- Theatrical release poster
- Directed by: Neil Thompson
- Written by: Geoff Thompson
- Produced by: Martin Carr Neil Thompson
- Starring: Colin Salmon Mel Raido Shaun Parkes Scot Williams Maxine Peake Natalie Gumede
- Cinematography: Kate Stark
- Edited by: David Kew
- Music by: Paul Heard
- Release dates: 2 October 2008 (Dinard Festival of British Cinema); 16 January 2009 (United Kingdom);
- Running time: 95 minutes
- Country: United Kingdom
- Language: English

= Clubbed =

Clubbed is a 2008 British drama film about a 1980s factory worker who takes up a job as a club doorman, written by Geoff Thompson and directed by Neil Thompson.

==Plot==
In 1984, Danny - a lonely factory worker intimidated by life - is battered and humiliated in front of his kids in a random act of violence. His already bleak existence sinks further into the abyss. On the verge of total breakdown, he decides to fight back.
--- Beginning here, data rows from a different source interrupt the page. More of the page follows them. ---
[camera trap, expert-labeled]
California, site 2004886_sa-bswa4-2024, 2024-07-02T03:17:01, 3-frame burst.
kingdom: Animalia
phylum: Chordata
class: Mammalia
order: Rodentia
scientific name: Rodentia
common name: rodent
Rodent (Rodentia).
He meets a group of nightclub doormen who take him in and give him the confidence to stand his ground. As he is drawn deeper into their world, he becomes embroiled with the local gangland boss, setting in motion a chain of events with shockingly brutal consequences.

==Cast==
- Colin Salmon as Louis
- Natalie Gumede as Jo
- Mel Raido as Danny
- Shaun Parkes as Rob
- Scot Williams as "Sparky"
- Maxine Peake as Angela
- Will Poulter as Sparky's Baby Son
- Neil Morrissey as Simon
- Ronnie Fox as Hennessy
- Charlie Clark as Illisa
- Katherine McGolpin as Kay
- Anthony Ghosh as Minor Part At Beginning
- Aicha McKenzie as Helen
- Nick Holder as Mick
- Ellen Thomas as Mrs. Smith
- Ian Ralph as Barney "Fatman"
- Tom McKay as "Skank"
- Michelle Marsh as Skank's Girlfriend
- Nikki Sanderson as "Gee-Gee", Dance Teacher
- Jamie Kenna as Hack
- Ian Virgo as Leonard
- Ciarán Griffiths as "Reaper"
- Hayley Evetts as Reaper's Girlfriend
- Angie Chiefa as Dancer
- Joanne Rozak as Dancer

== Reception ==
Empire gave the film three stars out of five stating "Performances are varied, but it overcomes its low budget with a suspenseful story, sympathetic leads and cracking ’80s soundtrack."